Literaturnobelpreisträgerin Ernaux unterstützt die Israelboykott-Kampagne BDS, ist aber kein Mitglied. Die Organisation spricht sich in Teilen gegen das Existenzrecht Israels aus. Ökonom Varoufakis hat eine Petition für den Ausschluss Israels von der Venedig-Biennale unterschrieben, im Text wird Israel “Völkermord” vorgeworfen, der Terrorangriff der Hamas vom 7. Oktober dagegen völlig verschwiegen.
Die Politik in Wien hat sich bereits geschlossen ablehnend zu der geplanten Mitwirkung der französischen Autorin geäußert. Kürzlich wurde im Gemeinderat ein entsprechender Resolutionsantrag von allen Parteien unterstützt – also auch von der SPÖ. Der Wiener Gemeinderat sei Repräsentant der Menschenrechtsstadt Wien und stehe in seiner Tradition für die strikte Bekämpfung von Antisemitismus, in welcher Form auch immer, wurde betont. Antisemitismus sei inakzeptabel und dürfe nicht toleriert werden, insbesondere im Zusammenhang mit einer öffentlichen Veranstaltung.
Doch auch auf den Anstieg antisemitischer Vorfälle nach dem terroristischen Angriff der Hamas auf Israel am 7. Oktober 2023 wurde in der Anfrage verwiesen. Das “genozidale Massaker” stelle einen dramatischen Wendepunkt dar, es sei weltweit zu einer Vervielfachung von antisemitischen Vorfällen gekommen. In Österreich sei im Vorjahr ein Anstieg um fast 60 Prozent verzeichnet worden, hieß es.
Kritisiert wird, dass bei “propalästinensischen Kundgebungen” der Hamas-Angriff bejubelt werde. Auch an Universitäten würden Aktivisten das Massaker relativieren. Das jüngste Protest-Camp auf dem Uni-Areal im Alten AKH sei von antisemitischen Gruppierungen veranstaltet worden, wurde in der Anfrage ausgeführt.

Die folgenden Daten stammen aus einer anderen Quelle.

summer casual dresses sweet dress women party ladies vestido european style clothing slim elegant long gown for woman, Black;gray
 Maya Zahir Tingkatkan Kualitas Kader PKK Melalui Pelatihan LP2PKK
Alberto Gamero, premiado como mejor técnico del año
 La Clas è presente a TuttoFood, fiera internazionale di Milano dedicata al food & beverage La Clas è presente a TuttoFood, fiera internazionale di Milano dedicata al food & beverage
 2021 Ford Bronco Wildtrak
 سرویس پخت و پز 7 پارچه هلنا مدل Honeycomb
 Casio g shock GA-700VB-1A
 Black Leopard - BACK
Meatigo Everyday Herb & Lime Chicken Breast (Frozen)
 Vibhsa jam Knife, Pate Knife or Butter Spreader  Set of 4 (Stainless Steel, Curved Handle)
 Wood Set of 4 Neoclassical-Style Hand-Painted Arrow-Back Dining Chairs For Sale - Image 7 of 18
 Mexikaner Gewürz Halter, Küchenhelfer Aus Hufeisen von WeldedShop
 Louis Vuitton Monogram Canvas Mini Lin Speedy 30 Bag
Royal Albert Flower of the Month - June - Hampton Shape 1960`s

Es zeige, dass konkrete Maßnahmen dringend notwendig seien. Als besorgniserregend wurden auch die antisemitischen Parolen bewertet, die in Wien auf Hausfassaden gesprüht worden sind.
Ludwig versicherte, dass sich die Stadt gegen jede Form von Antisemitismus und Rassismus zur Wehr setze und jüdisches Leben und jüdische Einrichtungen unterstütze. “Es ist wichtig eine starke jüdische Gemeinde zu haben, nicht nur aus historischen Gründen”, betonte er. Er erinnerte auch an seine Rede bei der Gedenkkundgebung wenige Tage nach dem “verbrecherischen und unmenschlichen Massaker”.
Er sei froh und stolz über die Gespräche mit den Religionsgemeinschaften, die in Wien auch gemeinsame Projekte umsetzen würden. Zudem gebe es ein “gutes Einvernehmen” mit den Städten Jerusalem und Tel Aviv. Antisemitischen Tendenzen gelte es entgegenzuwirken. Er hob hervor, dass etwa Schmierereien auf Häusern der Stadt umgehend von der Gruppe Sofortmaßnahmen unkenntlich gemacht würden.
Die Subvention für die Festwochen verteidigte er, wobei er klarstellte, dass man keinen Einfluss auf das Programm fördernehmender Institutionen nehme – sofern in den Anträgen den geltende Richtlinien entsprochen worden sei. “Milo Rau hat in diversen Statements seine künstlerische Position überzeugend dargelegt”, befand er mit Verweis auf jüngste Aussagen des Festwochen-Intendanten.
Über die Positionierung könne man diskutieren, wichtig sei aber vor allem, dass diskutiert werde, meinte Ludwig. “Generell muss mehr gesprochen werden.” Das sei auch immer wieder von den Wiener Festwochen gefordert worden.” Der “Rat der Republik” sei ein künstlerisches, kein politisches Format. “Es geht hier um eine Spiegelung der Positionen im gesellschaftlichen Spektrum”, betonte der Bürgermeister.